I’ve been struggling with my writing for the last few months. I’m not sure exactly what it is, I just haven’t felt like I am creating anything of value. Nothing I write really feels original or insightful. I’ve just been down lately. That changed recently.
While rolling with two of our closest friends I was curled up with one of them and she told me that she really liked my writing. To be honest, I was a bit surprised. This is someone that I respect on all levels and love very much. For her to have a positive comment about something I created really touched me deep. I occasionally get positive comments about my writing, and I love when I do, but something about this one really stood out. I truly believed her and it has inspired me to keep writing, and even take on new projects. I am sure the MDMA was a big part of why I believed her and why the positive feelings have stuck with me (it is an amazing medicine).

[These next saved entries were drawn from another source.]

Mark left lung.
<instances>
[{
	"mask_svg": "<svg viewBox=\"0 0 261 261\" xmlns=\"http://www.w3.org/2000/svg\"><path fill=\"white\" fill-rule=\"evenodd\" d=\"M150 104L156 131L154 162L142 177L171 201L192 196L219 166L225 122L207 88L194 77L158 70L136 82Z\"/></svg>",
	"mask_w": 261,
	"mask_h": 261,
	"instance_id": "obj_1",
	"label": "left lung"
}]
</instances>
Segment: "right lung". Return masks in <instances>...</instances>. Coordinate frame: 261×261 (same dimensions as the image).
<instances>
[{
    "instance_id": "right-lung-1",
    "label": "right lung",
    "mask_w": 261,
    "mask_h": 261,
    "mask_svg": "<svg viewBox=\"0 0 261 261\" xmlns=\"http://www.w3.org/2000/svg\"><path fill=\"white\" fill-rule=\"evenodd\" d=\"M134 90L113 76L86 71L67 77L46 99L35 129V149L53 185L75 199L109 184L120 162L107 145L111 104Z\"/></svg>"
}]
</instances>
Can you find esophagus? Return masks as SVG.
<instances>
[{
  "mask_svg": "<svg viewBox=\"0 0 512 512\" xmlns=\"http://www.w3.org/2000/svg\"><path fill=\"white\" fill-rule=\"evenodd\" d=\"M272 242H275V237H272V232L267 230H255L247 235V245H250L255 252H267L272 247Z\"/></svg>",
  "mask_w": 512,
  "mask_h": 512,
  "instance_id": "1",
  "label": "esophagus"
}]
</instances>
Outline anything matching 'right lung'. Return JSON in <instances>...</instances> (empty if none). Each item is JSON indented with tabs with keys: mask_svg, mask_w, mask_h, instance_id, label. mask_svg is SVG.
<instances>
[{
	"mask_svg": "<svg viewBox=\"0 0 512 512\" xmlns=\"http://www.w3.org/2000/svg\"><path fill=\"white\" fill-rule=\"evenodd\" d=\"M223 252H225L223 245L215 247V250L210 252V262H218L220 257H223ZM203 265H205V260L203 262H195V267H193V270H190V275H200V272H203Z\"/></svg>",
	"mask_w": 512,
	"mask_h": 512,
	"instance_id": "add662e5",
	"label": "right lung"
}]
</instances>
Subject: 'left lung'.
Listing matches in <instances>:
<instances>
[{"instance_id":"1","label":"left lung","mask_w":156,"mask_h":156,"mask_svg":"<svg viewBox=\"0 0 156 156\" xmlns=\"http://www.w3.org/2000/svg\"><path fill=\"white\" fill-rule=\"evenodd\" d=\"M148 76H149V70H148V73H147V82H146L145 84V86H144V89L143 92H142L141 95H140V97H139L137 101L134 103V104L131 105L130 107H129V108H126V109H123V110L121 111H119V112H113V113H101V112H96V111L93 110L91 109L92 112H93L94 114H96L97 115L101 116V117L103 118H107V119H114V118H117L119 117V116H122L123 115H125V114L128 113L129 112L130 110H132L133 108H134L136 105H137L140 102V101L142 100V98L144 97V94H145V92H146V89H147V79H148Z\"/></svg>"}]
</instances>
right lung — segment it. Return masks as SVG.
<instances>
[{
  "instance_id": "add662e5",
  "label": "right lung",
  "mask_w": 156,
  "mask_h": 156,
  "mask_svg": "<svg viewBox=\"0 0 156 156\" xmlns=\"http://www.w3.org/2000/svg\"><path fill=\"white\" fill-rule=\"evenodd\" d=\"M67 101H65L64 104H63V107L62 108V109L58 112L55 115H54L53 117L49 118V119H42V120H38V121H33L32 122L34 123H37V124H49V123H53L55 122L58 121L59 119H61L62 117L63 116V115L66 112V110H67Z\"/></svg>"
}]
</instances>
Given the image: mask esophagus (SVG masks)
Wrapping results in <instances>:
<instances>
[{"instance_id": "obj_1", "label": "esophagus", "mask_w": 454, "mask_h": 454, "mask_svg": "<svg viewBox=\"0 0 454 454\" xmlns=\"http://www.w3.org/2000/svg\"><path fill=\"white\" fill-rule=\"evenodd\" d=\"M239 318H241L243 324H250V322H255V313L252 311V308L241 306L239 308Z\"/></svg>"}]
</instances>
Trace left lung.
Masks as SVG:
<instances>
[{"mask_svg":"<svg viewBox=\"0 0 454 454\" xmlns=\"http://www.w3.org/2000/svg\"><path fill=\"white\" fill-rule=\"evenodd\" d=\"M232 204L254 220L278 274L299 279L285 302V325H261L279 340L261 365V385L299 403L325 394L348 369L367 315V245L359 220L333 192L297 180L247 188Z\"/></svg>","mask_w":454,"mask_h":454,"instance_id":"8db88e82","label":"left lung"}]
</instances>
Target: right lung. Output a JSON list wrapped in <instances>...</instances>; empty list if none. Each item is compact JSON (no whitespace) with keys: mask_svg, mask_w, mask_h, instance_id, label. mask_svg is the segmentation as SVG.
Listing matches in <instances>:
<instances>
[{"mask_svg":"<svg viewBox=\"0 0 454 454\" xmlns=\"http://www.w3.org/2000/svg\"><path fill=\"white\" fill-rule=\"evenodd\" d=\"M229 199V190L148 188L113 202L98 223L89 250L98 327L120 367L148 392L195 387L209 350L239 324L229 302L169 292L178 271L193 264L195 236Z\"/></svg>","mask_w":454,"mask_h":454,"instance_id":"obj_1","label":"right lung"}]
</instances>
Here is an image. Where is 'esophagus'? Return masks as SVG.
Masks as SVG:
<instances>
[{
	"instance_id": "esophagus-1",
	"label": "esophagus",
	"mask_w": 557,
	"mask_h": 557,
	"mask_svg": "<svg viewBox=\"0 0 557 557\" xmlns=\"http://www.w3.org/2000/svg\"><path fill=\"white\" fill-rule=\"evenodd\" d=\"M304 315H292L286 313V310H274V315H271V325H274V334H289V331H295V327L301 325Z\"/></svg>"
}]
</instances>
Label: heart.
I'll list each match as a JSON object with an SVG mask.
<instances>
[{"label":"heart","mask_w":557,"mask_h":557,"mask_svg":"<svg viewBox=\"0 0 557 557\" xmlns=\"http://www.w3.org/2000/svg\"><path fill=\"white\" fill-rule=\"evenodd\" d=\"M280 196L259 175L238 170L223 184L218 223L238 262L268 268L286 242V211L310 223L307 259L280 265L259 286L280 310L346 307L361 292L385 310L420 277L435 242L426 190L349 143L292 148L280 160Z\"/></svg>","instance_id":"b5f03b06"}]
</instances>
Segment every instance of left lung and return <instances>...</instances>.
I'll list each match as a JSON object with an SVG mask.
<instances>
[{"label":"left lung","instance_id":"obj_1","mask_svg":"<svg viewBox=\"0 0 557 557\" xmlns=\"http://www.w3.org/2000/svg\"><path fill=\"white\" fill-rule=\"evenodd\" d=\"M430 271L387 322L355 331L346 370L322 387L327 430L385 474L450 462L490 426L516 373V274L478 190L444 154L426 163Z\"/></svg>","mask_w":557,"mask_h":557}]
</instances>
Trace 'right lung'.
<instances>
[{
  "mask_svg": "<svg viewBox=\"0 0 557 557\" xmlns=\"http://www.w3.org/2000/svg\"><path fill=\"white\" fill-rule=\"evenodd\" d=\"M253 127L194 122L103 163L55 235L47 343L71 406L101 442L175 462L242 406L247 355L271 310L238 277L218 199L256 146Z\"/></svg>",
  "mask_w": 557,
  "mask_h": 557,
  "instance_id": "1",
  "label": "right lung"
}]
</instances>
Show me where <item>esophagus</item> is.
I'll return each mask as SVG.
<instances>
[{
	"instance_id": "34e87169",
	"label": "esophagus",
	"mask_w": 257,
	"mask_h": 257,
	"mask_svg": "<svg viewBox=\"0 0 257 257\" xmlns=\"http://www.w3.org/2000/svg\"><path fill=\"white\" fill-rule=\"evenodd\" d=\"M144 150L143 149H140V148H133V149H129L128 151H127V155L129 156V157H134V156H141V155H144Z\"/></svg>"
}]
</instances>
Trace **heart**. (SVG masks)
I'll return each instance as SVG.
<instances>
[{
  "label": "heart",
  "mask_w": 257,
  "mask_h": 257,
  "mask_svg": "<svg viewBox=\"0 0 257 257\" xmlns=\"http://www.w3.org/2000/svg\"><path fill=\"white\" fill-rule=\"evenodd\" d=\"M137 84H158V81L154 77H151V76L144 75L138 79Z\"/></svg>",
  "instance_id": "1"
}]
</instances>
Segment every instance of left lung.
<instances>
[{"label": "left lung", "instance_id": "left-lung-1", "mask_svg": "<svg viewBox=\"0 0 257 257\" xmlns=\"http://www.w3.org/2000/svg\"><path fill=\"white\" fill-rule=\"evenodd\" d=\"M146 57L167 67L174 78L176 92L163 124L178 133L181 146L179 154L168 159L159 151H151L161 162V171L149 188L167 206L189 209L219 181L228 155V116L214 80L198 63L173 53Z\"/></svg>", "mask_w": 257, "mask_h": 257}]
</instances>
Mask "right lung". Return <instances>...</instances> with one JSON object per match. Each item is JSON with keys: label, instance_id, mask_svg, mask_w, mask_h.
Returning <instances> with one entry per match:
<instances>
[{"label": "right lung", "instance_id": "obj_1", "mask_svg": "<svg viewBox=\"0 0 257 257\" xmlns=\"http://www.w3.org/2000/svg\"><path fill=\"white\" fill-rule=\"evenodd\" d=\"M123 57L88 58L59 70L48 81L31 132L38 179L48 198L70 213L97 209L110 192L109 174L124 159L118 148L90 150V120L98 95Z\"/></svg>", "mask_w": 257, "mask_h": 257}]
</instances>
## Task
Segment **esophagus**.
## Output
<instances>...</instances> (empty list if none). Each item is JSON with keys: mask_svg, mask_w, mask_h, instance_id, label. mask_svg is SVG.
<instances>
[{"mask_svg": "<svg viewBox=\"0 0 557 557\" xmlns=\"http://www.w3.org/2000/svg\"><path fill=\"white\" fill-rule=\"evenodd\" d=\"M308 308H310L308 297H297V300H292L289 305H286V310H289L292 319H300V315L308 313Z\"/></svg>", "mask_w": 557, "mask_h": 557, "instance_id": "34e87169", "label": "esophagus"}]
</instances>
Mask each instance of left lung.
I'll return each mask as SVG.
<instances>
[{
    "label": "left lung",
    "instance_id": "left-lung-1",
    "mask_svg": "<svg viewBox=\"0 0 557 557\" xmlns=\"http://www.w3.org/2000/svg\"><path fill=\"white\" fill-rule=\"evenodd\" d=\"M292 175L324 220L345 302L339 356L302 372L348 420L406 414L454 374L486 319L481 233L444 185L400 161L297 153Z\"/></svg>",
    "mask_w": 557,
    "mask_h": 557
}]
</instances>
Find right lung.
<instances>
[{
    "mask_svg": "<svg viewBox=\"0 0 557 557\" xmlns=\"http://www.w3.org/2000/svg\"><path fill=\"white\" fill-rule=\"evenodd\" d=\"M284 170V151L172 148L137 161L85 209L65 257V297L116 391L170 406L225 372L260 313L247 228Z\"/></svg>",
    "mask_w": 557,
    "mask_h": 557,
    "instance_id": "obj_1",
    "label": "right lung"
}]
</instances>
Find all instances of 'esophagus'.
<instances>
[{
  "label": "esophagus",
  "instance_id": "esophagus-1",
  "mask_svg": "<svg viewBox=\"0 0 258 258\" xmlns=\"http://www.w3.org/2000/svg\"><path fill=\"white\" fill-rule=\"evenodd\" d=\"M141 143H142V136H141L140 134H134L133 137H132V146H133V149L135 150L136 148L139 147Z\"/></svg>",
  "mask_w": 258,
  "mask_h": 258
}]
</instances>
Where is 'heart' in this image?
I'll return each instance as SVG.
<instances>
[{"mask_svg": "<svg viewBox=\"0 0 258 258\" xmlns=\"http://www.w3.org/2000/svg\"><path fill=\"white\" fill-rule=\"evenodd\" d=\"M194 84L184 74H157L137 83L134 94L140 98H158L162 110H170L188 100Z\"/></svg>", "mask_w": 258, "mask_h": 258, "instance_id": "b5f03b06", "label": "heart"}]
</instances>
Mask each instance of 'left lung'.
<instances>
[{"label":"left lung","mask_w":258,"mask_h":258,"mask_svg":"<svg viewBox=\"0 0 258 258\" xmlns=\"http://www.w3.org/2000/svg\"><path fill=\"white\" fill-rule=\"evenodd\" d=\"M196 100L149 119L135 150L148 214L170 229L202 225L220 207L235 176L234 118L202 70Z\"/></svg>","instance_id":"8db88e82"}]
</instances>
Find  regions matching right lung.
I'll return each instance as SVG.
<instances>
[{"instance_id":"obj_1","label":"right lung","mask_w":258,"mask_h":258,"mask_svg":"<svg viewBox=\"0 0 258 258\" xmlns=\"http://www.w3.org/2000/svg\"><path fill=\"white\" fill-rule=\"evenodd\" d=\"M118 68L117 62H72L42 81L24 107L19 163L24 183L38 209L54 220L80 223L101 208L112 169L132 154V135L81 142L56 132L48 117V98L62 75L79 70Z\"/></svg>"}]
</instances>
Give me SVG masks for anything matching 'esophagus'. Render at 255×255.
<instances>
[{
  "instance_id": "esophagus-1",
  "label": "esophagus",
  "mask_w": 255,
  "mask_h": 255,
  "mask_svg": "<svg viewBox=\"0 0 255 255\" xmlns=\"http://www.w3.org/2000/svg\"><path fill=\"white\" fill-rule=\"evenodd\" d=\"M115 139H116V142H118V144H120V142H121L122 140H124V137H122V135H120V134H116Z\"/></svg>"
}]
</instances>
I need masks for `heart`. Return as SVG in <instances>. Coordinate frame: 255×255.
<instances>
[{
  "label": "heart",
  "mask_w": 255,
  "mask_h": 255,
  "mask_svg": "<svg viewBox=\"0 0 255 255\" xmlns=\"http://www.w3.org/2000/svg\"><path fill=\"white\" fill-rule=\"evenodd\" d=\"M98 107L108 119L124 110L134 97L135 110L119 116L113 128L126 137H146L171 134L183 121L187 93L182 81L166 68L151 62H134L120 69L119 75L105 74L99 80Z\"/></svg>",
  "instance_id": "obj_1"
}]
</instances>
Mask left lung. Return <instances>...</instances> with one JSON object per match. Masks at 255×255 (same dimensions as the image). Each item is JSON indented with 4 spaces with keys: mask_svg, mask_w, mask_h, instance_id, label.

For as long as I can remember I’ve had a little paranoia that I was the butt of some unknown joke. There was a thought in the back of my head that my friends were really laughing about me behind my back, that partners were with me because they pitied me, or that people would discover that I am just a giant fraud in some way. It isn’t logical, but it has been there in my mind for a long time (though, it has gotten better since I started the bike ride). Maybe it is a self worth issue. It is something that I’d love to discuss with a therapist someday.
Anyway, I think it is important for us to tell creators that we value what they create. Particularly those that don’t sell what they create. I don’t think we should lie to people, but if you love something that someone does please tell them (and constructive feedback is awesome too). It really could be the difference between them continuing to create and giving up.